* _Texto para análise_:
_____

Por Nelson Nisenbaum

A nota publicada pelo Alm. Barra Torres, atual diretor-presidente da ANVISA dirigida ao delinquente da República pode parecer à primeira vista um libelo de coragem, dignidade, assertividade e de prestígio à ética institucional e pessoal. Mas a este observador, muito denunciadora e nada transformadora deste queira Deus transitório estado de coisas no qual nos encontramos.

A nota em si já nasce com um vício genético e congênito do fenótipo personalista. É uma nota pessoal, não assinada pelos potencialmente ofendidos pelas diatribes delinquenciais do psicopata do Planalto, e que fala de uma biografia autorreferida de fundo moralista, religioso e messiânico, não muito diferente do que se esperaria de um católico ultraconservador que ostenta publicamente e no lugar da coisa pública símbolos religiosos de sua seita inscritos ora na gravata, na lapela de seu terno e ocasionalmente na máscara facial protetora.

Esse personalismo nativo é uma das marcas do direitismo fascistóide, que olha o mundo de dentro para fora e concebe a realidade de acordo com seus filtros internos somente, e que naturalmente conduz à identificação com seus semelhantes, formando um caldo que à medida em que engrossa e fermente forma o bolo com sabor de ditadura e conspiração que leva ao poder aquele que um dia será o idiota da vez, afinal, tudo o que o fascismo burguês e religioso precisa é de um idiota de plantão para entreter a massa com as micagens enquanto os malafaias, generalecos e capitães do mato exerçam o poder de fato.

Barra Torres foi farinha e fermento desse bolo até as 23:59h de ontem, com a diferença em relação a seu chefete e padrinho no quesito “vida neuronal”. É inteligente, articulado, de certa forma culto, tem formação médica e atuação pelo menos em parte da vida nesta área, e consegue, portanto, existir em sociedade. Foi sem máscara às manifestações antidemocráticas junto ao seu chefe, antes “irreconhecível” como imbecil e violento.

Uma nota como esta, fosse dirigida a um Itamar Franco, a um Lula, ou até mesmo a um Collor, teria sim um efeito devastador. Mas a um lutador preparado e de alma quixotesca, espancar um espantalho será mesmo algo tão inspirador e impactante no momento que vivemos? Não ao meu ver. O que estamos a observar não passa de sintoma, e daqueles não tão importantes no gravíssimo quadro clínico apresentado pela nação neste momento, onde a grande instituição com delegação de poder de fato, a PGR, acalenta e balança o berço do capitão de fraldas.

E sobre a ANVISA e sua atuação nesta pandemia, já escrevi bastante. Não são santos.

Nelson Nisenbaum é médico graduado pela Santa Casa de São Paulo, especialista em Clínica Médica e chefe do Centro de Referência de Especialidades do Rudge Ramos, em São Bernardo do Campo, no ABC paulista.

_____

* _Tarefas do exercício_:
1. De acordo com o texto sobre a nota de Barra Torres, em que instituição o autor se graduou em medicina?
2. Reproduza do texto sobre a nota de Barra Torres tudo o que vai de "Uma nota como" até "Não são santos.".

* _Registros_:
_____

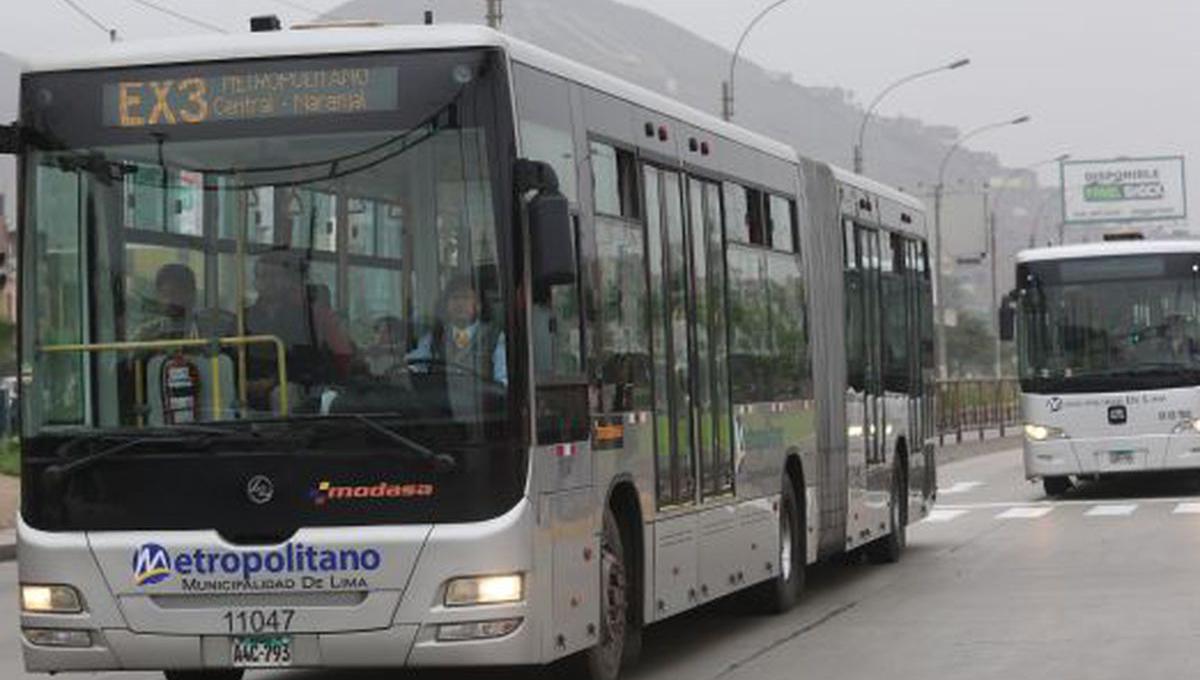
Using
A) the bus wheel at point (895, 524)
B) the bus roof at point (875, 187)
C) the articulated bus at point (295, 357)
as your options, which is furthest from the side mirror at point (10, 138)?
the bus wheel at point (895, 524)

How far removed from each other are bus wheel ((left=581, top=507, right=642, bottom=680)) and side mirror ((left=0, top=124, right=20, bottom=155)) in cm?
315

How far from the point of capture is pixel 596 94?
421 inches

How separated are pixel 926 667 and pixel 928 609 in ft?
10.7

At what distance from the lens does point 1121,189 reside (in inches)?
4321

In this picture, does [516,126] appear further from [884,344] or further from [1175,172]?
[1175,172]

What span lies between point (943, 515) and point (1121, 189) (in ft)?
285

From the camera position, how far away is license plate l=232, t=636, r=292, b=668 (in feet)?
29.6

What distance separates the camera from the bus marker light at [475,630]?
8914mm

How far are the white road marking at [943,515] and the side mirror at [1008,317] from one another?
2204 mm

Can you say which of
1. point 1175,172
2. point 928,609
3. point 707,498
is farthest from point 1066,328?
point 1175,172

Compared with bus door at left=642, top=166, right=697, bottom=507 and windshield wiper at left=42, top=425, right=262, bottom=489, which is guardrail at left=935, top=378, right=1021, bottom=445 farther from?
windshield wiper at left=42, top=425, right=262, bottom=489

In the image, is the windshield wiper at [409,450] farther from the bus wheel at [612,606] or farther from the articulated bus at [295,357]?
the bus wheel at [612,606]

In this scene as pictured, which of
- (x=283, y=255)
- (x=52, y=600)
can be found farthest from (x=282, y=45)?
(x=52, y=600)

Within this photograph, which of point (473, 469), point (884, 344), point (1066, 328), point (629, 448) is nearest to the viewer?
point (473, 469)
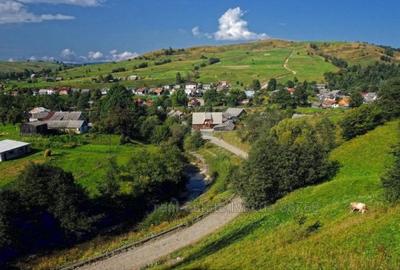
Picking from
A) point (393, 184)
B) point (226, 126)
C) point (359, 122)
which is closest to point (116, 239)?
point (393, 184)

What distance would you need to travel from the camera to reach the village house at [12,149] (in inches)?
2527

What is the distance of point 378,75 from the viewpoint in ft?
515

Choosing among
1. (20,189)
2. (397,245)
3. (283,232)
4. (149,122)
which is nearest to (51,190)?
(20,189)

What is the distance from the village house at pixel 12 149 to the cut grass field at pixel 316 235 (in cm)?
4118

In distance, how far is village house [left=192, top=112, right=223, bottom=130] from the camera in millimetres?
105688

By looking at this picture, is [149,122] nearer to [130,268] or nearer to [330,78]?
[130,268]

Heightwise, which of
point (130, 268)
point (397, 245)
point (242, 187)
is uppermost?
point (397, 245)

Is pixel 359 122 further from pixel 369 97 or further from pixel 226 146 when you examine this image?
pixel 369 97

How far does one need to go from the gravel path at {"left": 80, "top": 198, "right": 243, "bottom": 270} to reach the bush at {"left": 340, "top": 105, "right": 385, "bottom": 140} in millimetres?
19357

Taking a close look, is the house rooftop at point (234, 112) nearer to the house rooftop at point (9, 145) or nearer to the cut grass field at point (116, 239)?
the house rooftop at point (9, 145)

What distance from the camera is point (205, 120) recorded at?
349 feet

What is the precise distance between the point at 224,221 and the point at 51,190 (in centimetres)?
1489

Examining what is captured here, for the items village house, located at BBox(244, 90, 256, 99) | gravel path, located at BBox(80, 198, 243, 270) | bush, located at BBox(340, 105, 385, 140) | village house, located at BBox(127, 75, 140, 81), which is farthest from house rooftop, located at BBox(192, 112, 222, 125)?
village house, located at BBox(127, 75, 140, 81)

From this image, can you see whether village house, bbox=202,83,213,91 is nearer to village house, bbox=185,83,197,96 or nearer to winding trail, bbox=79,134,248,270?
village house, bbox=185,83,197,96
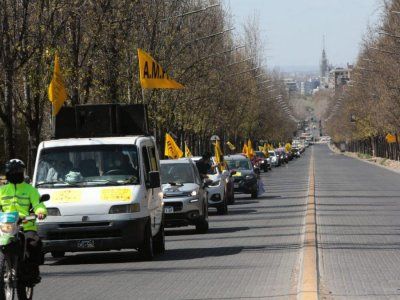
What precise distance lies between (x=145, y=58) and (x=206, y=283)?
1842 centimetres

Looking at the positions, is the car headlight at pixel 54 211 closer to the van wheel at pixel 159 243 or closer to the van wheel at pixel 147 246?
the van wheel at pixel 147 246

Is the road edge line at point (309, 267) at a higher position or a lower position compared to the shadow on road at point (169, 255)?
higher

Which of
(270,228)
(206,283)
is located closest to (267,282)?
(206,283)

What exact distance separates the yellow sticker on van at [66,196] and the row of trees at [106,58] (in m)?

_____

* _Respostas das tarefas_:
1. Na Santa Casa de São Paulo.

2.
Uma nota como esta, fosse dirigida a um Itamar Franco, a um Lula, ou até mesmo a um Collor, teria sim um efeito devastador. Mas a um lutador preparado e de alma quixotesca, espancar um espantalho será mesmo algo tão inspirador e impactante no momento que vivemos? Não ao meu ver. O que estamos a observar não passa de sintoma, e daqueles não tão importantes no gravíssimo quadro clínico apresentado pela nação neste momento, onde a grande instituição com delegação de poder de fato, a PGR, acalenta e balança o berço do capitão de fraldas.

E sobre a ANVISA e sua atuação nesta pandemia, já escrevi bastante. Não são santos.